The outcomes of this project revealed to students the value of improvisation, conceptual design, and tackling wicked problems. Students learned to avoid fixation, something designers — especially novices — often struggle to overcome (Cross 2010). In learning principles of improvisation, students experienced their potential to “increase creativity by encouraging positive evaluation of deviant ideas” (Kleinmintz, Goldstein, Abecasis, Shamay-Tsoory, 2014). Moreover, in fostering community, they built a studio culture of solidarity, collaboration, and participation.

Unforeseen Structures: Chaos, Materials, and Emergent Process

Mitch Goldstein
Assistant Professor
School of Design

Rochester Institute of Technology 

My research focuses on the examination of form and methodology using darkroom photography techniques, specifically the photogram. Photograms use no cameras or lenses — instead, objects are placed on or near unexposed photographic paper and briefly exposed to light. This process results in abstract black and white compositions, which emerge unpredictably from the physical materials used in their creation. Control is relinquished, and instead intuition and chance allow form and structure to develop from the process.
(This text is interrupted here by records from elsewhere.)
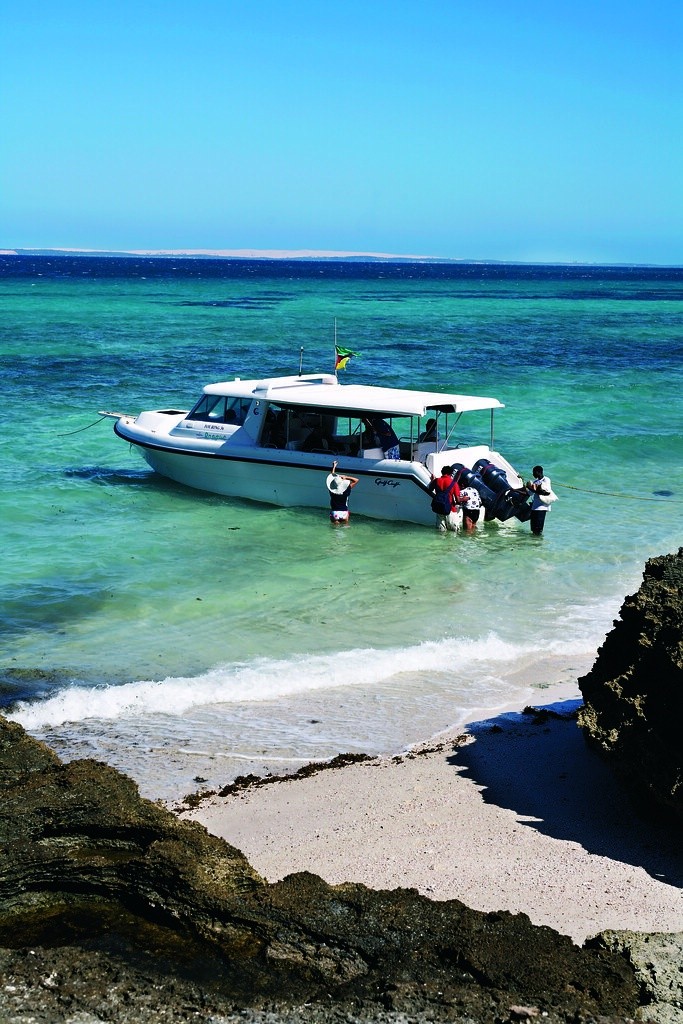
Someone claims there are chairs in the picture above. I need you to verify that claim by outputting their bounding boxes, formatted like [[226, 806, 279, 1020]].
[[359, 447, 385, 460]]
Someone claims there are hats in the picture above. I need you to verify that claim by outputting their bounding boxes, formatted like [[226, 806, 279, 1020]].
[[326, 473, 350, 494]]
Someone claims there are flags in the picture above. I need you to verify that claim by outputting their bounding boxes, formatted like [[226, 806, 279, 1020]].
[[335, 344, 362, 370]]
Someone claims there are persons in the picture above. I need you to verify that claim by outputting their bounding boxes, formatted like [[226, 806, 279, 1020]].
[[416, 419, 442, 442], [430, 466, 469, 530], [457, 479, 482, 532], [526, 466, 554, 537], [225, 407, 382, 458], [327, 461, 359, 526]]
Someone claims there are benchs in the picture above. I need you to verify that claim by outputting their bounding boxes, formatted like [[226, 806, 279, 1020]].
[[412, 439, 448, 463]]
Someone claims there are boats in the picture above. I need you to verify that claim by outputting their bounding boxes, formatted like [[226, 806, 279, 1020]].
[[99, 316, 533, 530]]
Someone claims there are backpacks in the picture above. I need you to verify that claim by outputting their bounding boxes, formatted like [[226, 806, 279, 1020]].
[[431, 480, 455, 516]]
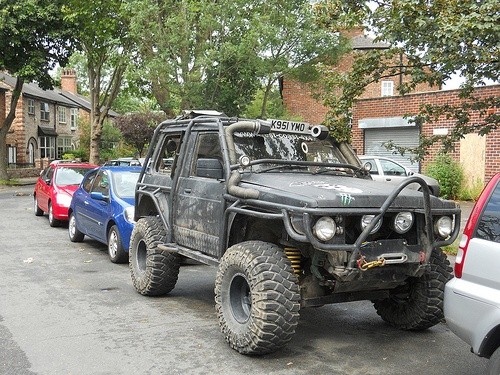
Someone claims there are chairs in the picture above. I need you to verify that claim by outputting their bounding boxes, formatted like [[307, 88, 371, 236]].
[[195, 158, 223, 178]]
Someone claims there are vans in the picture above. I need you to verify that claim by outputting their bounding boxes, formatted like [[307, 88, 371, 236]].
[[319, 156, 441, 199]]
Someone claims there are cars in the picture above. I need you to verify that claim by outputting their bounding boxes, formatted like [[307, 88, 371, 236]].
[[113, 157, 174, 168], [34, 160, 102, 228], [68, 160, 145, 263]]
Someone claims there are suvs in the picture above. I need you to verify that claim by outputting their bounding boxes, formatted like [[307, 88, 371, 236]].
[[128, 109, 463, 355], [443, 172, 500, 375]]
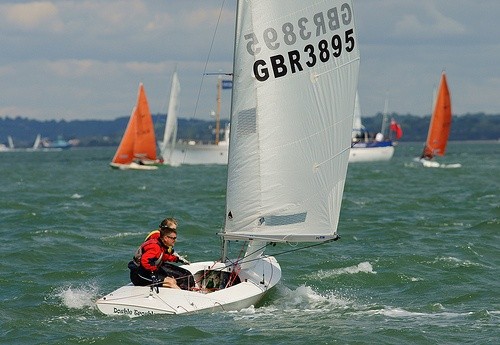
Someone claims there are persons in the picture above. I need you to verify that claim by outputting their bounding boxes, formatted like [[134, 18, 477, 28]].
[[129, 218, 194, 290]]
This work closely parallels my visual design practice working in publication design, as well as my applied pedagogy teaching art and design students. My talk focuses on three concepts that this research explores: how to work with chaos and unpredictability, the usage and synthesis of materials and methods, and the exploitation of emergent process. My photogram work, my publication design work, and some of my classroom projects will be shown as examples of these ideas and how they manifest across different contexts.

This research was presented at the Design Incubation Colloquium 4.0: SUNY New Paltz on September 9, 2017.